_YOUR TASK_
Please reproduce word for word the stretch from "But now suppose" through "expected economic profit." in the land-pricing excerpt below.

The easiest way to do this is to imagine that the only available asset is
land, which cannot be either created or destroyed. Again, let us initially
consider a two-period model. In the first period investors bid for land,
setting its price. In the second period they receive rents, which are
uncertain at the time of bidding.
A numerical example is sufficient to make the point here. Suppose that the
rent on a unit of land could be either 25, with a probability of 2/3, or
100, with a probability of 1/3. Risk-neutral investors would then be willing
to spend (2/3)H25 + (1/3) H100 = 50 for the rights to that land.
But now suppose that there are financial intermediaries, once again able to
borrow at the world interest rate (again normalized to zero) because they
are perceived as being guaranteed. And also as before, we assume that owners
need not put any of their own money at risk, but that competition among the
intermediaries eliminates any expected economic profit.

_DATASET CONTENT_
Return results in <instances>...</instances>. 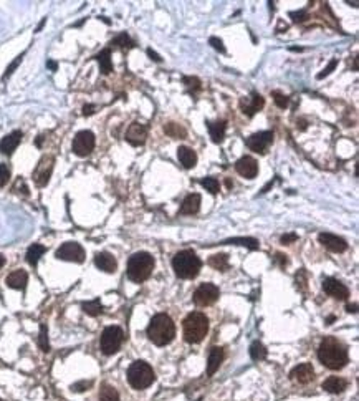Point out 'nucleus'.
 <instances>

_EXERCISE RESPONSE_
But now suppose that there are financial intermediaries, once again able to
borrow at the world interest rate (again normalized to zero) because they
are perceived as being guaranteed. And also as before, we assume that owners
need not put any of their own money at risk, but that competition among the
intermediaries eliminates any expected economic profit.